This provides Mutual Information (mi) functions in Python. Currently, this provides the mi between tensors as described by Kraskov et.al.
It takes in two numpy array files as command line inputs and outputs the mutual information in Mutual_information-k*.dat. The numpy array files should have same number of instances, i.e. same first index size. Those instances can be a tensor.
Usage:
import mutual_information as mi
import numpy as np
X = np.load('<numpy array file 1>') # X.size = (N,...)
Y = np.load('<numpy array file 2>') # Y.size = (N,...)
I = mi.pyMIestimator(X, Y) #default k = 5, base = np.exp(1)

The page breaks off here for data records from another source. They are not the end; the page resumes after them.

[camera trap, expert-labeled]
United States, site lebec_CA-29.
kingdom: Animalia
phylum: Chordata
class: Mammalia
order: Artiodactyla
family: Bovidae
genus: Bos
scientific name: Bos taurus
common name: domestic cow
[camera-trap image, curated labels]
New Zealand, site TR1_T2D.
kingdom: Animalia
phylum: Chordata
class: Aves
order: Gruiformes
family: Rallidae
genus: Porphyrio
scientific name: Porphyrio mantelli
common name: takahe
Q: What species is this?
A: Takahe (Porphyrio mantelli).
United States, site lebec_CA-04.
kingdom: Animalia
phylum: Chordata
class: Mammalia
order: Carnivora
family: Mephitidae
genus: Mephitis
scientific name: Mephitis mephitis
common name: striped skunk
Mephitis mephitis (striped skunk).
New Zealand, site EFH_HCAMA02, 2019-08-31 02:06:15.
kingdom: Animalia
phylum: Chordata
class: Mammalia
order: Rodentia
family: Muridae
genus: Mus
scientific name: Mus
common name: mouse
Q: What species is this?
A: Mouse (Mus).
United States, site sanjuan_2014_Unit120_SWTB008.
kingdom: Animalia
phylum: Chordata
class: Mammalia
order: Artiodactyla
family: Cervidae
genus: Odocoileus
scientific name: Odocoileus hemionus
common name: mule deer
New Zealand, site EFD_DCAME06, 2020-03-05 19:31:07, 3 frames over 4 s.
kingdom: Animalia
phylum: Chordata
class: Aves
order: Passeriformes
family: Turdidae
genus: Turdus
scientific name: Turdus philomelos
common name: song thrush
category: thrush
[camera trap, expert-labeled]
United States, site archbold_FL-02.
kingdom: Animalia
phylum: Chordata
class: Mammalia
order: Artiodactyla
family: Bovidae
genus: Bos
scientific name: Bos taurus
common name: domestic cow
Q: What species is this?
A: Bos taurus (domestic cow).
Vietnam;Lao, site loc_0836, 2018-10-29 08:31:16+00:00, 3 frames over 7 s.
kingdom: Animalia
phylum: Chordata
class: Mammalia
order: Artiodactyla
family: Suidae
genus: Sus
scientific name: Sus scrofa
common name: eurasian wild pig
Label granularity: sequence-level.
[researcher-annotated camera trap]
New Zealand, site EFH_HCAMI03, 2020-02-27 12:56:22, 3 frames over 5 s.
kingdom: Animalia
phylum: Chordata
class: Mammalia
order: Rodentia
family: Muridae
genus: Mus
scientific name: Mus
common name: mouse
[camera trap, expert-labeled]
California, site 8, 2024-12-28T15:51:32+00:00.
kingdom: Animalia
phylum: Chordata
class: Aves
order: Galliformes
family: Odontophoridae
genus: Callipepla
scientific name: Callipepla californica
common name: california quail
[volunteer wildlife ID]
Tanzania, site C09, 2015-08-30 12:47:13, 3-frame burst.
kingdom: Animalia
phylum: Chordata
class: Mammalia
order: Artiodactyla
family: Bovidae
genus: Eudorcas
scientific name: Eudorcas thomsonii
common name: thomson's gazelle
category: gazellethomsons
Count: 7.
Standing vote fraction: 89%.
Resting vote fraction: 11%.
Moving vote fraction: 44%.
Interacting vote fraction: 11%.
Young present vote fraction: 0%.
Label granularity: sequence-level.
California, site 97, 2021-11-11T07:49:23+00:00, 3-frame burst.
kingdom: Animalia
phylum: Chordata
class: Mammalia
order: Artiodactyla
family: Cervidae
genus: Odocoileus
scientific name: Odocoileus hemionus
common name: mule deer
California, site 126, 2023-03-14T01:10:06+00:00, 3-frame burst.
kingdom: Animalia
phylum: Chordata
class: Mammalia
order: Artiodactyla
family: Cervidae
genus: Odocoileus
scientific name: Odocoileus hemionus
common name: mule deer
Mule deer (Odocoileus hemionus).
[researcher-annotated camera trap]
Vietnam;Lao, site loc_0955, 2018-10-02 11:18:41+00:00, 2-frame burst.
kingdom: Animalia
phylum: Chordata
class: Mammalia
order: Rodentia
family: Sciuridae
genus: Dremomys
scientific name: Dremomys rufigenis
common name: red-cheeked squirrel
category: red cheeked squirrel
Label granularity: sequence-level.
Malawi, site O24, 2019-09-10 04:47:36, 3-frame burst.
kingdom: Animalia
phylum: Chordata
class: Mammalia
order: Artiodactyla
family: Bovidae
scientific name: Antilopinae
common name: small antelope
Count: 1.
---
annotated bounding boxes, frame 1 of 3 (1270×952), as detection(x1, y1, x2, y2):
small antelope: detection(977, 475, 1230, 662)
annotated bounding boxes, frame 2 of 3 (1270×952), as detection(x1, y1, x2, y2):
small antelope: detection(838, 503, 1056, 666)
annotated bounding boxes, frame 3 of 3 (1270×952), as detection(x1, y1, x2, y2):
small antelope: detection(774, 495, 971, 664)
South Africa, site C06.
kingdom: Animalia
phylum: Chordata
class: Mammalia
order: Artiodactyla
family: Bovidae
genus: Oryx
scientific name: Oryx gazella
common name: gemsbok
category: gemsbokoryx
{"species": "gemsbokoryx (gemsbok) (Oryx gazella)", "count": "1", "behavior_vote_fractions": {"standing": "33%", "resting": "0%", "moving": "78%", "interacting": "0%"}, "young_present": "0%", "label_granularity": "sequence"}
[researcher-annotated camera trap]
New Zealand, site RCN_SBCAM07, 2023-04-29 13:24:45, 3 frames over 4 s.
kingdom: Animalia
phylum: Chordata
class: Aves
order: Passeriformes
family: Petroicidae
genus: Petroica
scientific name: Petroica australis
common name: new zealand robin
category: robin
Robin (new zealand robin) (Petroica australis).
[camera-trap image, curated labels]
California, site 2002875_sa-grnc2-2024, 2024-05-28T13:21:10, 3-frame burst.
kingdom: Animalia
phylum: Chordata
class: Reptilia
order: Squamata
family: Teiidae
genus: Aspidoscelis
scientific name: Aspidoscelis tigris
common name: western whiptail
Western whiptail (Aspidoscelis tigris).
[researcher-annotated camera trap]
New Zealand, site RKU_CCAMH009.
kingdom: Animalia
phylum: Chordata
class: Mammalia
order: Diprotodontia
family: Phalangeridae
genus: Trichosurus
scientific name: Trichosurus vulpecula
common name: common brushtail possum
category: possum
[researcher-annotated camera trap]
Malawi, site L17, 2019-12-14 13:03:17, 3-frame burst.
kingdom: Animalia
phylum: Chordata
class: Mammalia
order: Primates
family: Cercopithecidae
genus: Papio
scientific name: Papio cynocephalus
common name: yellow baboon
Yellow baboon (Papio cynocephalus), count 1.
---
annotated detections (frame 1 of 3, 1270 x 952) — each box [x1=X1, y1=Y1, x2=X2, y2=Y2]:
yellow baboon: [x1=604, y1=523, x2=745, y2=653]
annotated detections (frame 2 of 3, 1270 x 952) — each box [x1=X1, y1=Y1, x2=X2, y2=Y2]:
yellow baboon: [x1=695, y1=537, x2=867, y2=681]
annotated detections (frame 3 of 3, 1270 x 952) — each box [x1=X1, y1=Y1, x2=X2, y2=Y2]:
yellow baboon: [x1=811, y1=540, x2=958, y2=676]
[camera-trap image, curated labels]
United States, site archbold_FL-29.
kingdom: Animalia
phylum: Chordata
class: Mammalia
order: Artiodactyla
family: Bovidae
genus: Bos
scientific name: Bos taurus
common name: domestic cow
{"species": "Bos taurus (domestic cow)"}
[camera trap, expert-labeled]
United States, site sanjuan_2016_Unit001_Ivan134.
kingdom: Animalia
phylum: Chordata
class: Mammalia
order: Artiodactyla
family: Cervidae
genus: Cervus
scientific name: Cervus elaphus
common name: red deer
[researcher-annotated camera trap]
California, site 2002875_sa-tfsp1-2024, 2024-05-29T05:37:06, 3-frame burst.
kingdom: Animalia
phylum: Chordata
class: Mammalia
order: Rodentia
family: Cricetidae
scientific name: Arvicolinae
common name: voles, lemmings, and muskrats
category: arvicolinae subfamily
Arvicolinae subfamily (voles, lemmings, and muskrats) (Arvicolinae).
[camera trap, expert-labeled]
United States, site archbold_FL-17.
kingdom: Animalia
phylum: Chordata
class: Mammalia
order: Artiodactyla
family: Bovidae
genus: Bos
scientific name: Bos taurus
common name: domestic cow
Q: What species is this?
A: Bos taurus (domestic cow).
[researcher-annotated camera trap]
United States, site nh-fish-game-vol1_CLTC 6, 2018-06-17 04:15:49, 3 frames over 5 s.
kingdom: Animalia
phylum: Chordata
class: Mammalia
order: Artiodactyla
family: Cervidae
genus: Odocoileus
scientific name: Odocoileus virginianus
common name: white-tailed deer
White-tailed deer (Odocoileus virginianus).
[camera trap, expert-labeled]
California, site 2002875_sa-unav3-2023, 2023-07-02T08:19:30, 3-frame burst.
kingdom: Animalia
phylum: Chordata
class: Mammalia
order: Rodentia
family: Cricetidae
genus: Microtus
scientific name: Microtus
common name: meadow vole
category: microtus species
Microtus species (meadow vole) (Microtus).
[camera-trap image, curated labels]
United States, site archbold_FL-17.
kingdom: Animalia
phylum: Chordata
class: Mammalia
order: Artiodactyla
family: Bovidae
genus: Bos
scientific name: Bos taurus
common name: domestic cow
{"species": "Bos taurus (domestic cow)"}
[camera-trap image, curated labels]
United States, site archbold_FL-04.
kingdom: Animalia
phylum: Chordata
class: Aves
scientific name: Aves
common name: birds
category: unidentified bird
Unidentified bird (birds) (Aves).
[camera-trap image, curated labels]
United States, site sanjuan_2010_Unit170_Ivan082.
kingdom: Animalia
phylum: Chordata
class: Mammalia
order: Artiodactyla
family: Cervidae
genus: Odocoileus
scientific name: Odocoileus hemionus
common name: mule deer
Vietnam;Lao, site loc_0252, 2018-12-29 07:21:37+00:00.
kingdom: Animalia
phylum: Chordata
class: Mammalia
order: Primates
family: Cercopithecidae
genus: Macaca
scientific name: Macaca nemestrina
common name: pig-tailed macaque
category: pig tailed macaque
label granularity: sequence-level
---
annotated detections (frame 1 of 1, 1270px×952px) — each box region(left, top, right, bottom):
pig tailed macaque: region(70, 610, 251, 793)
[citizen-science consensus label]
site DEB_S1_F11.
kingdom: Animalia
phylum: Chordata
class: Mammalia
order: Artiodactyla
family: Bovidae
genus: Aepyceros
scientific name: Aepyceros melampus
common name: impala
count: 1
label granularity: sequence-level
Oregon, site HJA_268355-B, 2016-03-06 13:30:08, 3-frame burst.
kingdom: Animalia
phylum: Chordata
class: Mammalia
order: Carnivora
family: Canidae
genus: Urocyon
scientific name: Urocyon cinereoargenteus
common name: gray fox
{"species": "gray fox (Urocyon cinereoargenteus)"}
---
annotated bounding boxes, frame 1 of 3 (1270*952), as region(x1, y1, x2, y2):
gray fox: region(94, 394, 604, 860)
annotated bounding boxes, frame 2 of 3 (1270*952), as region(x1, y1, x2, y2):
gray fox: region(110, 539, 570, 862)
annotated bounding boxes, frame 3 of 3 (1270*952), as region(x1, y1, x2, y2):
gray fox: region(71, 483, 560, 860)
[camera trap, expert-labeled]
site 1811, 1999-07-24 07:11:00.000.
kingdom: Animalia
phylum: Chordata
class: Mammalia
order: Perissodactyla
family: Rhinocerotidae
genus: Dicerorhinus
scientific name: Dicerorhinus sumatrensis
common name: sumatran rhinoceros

./mutual_information.py [-k<k value>] <numpy array file 1> <numpy array file 2> [<index for .dat file>]
Options:
-k<k value>
Number of nearest neighbours to account for, default=5
<index for .dat file>
number or index for easy plotting against Mutual information from .dat file
Theoretical maximum Maximum mutual information can be understood to be of a variable with itself, i.e. I(X,X). This is given by:
I = (mi.digamma(N) - mi.digamma(k+1)) / np.log(base) #default k = 5, base = np.exp(1)
This also implies that the number of instances cannot be less than or equal to k+1. Good rule of thumb is to have instances >> k (atleast 10 times).